One important debated issue is whether all astrocytes release the same gliotransmitter(s). At the moment, studies have been carried out in different brain regions, focusing on a single type of gliotransmitter at a time. If release of one gliotransmitter is detected, this does not preclude release (or even co-release) of another gliotransmitter at the same time, or under different conditions. In neurons, vesicular co-release of two neurotransmitters has been reported at the same synapse. For example, vGlut and vGAT can coexist at the cerebellar basket cell terminals [89]. Similarly, dopaminergic neurons in nucleus accumbens, but not in dorsal striatum, can co-release glutamate [90]. Whether this happens also in astrocytes is not known, although co-transport of glutamate and d-serine has been reported to occur in isolated SLMVs [68]. This further raises the question of region specificity of transporters in astrocytes. Finally, an ion channel, such as Best-1, could also co-release gliotransmitters, although this possibility has not been tested yet. More systematic studies in all brain regions should be carried out for all gliotransmitters.

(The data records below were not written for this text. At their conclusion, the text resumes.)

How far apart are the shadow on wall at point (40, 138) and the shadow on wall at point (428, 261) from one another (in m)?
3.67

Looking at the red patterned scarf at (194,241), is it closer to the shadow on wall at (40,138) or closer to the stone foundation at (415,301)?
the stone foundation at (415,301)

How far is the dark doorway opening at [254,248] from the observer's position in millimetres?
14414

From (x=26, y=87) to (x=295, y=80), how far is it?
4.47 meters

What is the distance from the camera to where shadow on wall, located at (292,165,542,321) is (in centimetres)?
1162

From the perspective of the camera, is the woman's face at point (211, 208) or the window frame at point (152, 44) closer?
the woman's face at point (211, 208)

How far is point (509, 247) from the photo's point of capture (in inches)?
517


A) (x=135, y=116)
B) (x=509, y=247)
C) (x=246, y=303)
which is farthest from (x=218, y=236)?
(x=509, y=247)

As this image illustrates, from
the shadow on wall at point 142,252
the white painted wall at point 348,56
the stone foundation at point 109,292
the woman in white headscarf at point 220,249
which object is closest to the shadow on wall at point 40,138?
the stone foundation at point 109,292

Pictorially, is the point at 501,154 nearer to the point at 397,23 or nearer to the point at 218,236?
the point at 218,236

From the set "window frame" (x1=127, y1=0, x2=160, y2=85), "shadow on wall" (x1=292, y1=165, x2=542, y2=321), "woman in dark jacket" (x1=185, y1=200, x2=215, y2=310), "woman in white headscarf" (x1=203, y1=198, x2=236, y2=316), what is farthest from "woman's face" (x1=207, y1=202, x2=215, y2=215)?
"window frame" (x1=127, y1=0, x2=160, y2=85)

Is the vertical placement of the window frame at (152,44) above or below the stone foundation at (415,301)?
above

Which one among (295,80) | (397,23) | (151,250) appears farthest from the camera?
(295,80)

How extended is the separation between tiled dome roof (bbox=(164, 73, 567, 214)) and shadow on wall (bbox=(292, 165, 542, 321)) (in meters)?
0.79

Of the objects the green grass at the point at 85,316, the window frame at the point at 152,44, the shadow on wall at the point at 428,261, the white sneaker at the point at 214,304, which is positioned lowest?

Why is there still so much controversy with regard to gliotransmission and its underlying mechanisms? Certainly, experiments conducted in different brain regions, at different ages and using different protocols or even different species (mouse versus rat) could lead to inherent differences in results. In order to have a better understanding of gliotransmission, more rigorous experimental settings, more specific mouse models, including astrocyte-specific inducible knockouts, and more selective antagonists for vesicular transporters and channels are needed. To investigate the protein composition of astrocytic organelles, proteomic analysis could be a useful tool as has been shown for SVs [91].

In conclusion, much work is still required in order to understand when, why and how astrocytes release gliotransmitters and, by this process, participate in information processing in the brain.